The Annals of Internal Medicine used to give advice to doctors about improving our communication with patients so they would understand their diseases and take their medicine. That’s no longer enough. Now, The Annals is telling us to conduct seminars on peripherally related scientific topics. According to the article, Strategies for Clinical Discussions About Climate Change:

Physicians can build into clinical discussions brief educational messages relevant to the patient’s medical needs. Such messaging can be as simple as, “Climate change is causing allergy season to start earlier and making plants produce more pollen. This may explain why your allergies are acting up now.” 

“You mentioned that your breathing gets worse on hot days. We know the climate is warming, and this makes it hard for some to breathe. Would it be all right if we discussed this, and I shared some information that I think you might find helpful? I am always here if you want to learn more about how climate can harm health.”

Thanks for the script, but seriously– who talks like that? And what do patients think? They just want the wheezing to go away. If they are interested in root causes, there’s always google.

Besides, I’m not a climatologist, I’m a medical doctor. It takes a lot of time just to keep up with all the new inhalers available for COPD. I just don’t have the time to critically evaluate the literature on global warming.
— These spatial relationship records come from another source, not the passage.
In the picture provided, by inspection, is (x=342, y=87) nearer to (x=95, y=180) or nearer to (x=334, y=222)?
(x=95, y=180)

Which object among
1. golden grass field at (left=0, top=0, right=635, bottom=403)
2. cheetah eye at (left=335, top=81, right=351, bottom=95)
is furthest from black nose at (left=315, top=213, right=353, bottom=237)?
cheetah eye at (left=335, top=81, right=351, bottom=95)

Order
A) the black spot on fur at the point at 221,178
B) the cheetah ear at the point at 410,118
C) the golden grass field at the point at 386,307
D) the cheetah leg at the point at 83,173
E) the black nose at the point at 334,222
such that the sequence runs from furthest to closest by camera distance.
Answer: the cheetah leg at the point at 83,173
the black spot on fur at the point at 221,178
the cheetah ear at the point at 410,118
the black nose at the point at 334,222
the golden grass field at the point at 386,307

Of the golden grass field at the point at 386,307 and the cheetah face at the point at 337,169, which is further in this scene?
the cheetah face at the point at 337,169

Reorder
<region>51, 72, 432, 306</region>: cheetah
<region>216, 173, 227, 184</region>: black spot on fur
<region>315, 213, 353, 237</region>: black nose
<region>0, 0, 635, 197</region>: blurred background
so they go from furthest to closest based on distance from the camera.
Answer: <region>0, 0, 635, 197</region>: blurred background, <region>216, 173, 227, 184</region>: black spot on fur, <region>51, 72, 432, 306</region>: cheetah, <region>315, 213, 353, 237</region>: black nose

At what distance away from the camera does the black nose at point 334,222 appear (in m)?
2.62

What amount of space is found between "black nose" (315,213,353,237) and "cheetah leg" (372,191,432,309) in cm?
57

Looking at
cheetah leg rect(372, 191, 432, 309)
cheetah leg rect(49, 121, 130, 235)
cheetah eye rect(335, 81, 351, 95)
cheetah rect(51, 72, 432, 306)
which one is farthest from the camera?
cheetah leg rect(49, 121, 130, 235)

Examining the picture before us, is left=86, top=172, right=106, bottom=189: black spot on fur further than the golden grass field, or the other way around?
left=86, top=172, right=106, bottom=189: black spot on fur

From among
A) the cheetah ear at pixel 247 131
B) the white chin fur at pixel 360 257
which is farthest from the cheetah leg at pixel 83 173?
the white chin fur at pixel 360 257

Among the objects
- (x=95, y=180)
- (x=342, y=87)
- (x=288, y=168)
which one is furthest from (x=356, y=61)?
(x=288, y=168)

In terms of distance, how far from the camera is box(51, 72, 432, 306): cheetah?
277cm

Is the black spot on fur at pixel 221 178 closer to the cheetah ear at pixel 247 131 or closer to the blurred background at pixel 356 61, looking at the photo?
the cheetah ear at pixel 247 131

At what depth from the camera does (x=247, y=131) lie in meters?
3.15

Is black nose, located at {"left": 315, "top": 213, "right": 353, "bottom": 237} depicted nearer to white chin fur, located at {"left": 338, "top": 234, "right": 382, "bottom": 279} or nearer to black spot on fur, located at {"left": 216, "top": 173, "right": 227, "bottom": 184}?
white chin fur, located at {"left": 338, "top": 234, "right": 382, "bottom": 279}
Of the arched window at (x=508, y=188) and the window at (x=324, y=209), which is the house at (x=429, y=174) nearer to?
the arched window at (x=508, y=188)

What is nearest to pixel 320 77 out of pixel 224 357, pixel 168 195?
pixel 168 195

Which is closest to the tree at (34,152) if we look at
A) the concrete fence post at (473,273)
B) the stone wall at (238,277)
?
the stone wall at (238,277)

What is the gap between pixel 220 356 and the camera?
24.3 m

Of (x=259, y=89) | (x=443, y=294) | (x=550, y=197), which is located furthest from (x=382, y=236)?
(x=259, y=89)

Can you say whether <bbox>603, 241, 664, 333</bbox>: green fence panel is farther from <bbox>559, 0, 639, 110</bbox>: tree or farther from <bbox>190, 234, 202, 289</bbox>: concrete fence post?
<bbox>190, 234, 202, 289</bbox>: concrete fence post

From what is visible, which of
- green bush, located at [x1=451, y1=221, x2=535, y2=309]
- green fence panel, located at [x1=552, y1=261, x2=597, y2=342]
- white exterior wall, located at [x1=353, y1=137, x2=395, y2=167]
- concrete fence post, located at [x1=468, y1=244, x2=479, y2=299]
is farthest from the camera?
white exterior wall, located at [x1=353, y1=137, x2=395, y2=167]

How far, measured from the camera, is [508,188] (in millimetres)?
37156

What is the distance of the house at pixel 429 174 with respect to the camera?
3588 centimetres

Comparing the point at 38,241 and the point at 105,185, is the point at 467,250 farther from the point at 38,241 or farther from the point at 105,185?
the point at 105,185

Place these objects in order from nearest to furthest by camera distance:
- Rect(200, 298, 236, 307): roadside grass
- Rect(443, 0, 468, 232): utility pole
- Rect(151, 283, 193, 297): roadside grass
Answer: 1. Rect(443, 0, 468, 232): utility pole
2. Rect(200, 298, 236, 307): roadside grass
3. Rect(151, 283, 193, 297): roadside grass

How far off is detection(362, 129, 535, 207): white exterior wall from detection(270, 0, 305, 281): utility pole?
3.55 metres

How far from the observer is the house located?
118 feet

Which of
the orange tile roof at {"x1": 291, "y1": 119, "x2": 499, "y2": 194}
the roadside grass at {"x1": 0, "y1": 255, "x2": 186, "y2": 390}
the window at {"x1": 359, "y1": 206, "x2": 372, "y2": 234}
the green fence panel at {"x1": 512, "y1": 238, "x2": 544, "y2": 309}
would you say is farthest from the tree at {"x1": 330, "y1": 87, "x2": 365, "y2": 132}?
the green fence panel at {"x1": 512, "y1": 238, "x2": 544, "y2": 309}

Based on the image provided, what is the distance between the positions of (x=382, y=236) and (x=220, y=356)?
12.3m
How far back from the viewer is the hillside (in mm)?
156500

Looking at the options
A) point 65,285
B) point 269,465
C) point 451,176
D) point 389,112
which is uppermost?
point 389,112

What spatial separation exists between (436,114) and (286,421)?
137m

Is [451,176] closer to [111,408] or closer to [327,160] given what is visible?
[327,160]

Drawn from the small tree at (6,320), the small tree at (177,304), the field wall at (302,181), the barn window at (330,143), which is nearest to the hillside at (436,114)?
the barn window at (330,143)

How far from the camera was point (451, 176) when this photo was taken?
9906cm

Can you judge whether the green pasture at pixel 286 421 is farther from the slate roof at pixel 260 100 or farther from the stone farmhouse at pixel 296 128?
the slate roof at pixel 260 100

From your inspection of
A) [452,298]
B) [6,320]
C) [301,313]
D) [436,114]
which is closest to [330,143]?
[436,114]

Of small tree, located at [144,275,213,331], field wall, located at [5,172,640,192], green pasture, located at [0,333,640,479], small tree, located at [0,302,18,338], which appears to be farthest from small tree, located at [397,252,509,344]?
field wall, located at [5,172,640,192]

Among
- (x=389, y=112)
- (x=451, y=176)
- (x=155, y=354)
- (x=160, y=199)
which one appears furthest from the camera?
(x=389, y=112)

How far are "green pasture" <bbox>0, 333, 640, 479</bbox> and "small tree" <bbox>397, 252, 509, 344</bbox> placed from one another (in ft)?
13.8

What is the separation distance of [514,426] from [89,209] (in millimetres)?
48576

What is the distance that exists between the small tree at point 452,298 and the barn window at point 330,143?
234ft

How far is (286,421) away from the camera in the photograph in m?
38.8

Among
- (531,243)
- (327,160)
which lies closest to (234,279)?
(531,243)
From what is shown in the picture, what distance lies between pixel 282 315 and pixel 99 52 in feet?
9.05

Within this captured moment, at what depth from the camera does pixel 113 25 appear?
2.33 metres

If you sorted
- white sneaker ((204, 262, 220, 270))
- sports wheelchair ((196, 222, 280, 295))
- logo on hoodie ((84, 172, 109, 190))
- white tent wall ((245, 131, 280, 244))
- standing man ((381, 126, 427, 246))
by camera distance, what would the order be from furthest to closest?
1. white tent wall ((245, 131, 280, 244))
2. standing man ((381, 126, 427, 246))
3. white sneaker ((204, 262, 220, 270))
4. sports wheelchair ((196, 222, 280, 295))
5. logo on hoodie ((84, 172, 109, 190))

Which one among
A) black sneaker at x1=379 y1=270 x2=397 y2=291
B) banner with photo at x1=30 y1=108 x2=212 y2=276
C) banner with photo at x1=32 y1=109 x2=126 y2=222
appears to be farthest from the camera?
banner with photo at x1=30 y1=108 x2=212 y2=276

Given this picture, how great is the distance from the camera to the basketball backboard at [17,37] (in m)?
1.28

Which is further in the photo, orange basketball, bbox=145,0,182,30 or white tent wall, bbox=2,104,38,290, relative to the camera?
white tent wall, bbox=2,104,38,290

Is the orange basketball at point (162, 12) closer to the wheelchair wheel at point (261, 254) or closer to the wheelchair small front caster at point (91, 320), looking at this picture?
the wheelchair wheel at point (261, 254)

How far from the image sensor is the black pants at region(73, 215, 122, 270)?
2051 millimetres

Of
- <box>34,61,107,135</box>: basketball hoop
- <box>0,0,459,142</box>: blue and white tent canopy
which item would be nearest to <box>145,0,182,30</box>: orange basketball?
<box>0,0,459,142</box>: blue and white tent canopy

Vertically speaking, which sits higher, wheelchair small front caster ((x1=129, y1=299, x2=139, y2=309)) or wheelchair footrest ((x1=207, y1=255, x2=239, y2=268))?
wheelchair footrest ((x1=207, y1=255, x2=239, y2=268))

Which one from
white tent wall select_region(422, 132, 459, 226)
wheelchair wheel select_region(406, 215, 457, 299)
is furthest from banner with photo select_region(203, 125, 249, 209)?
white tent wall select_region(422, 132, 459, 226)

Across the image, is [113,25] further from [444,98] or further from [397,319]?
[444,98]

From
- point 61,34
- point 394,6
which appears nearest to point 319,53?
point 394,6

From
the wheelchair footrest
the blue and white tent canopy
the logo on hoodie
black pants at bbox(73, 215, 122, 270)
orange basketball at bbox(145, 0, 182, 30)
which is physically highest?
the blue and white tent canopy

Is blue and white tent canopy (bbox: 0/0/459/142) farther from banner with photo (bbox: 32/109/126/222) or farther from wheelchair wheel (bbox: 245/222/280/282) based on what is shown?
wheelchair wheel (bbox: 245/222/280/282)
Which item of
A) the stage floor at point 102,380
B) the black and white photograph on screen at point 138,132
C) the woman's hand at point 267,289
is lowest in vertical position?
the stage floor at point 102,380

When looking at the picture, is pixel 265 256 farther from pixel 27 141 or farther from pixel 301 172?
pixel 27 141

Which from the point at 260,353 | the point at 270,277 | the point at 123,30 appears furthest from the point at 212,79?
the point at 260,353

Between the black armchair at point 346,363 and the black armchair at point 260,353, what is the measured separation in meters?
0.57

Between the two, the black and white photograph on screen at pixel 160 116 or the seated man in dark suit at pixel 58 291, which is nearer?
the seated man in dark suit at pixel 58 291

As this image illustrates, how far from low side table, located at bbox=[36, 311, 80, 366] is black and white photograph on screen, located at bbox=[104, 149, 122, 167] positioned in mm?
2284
On the other hand, I have thoroughly reviewed the literature on the origins of coronavirus. So, here is a script you might want to use if you want to give lectures on public health topics.

“You mentioned your whole family got very sick with COVID. They certainly made a strong virus in that Wuhan lab. What a coincidence that the outbreak started in the one city in the world with a lab that specializes in SARS-like coronaviruses. Would it be all right if we discussed this, and I shared some information that I think you might find helpful? Do you know that they were performing gain of function research on bat coronaviruses at the Wuhan Institute of Virology and it was funded by the US government? Many independent scientists believe the lab origin hypothesis is the most likely theory of how COVID started. I am always here if you want to talk more about the lab origin of the COVID virus.”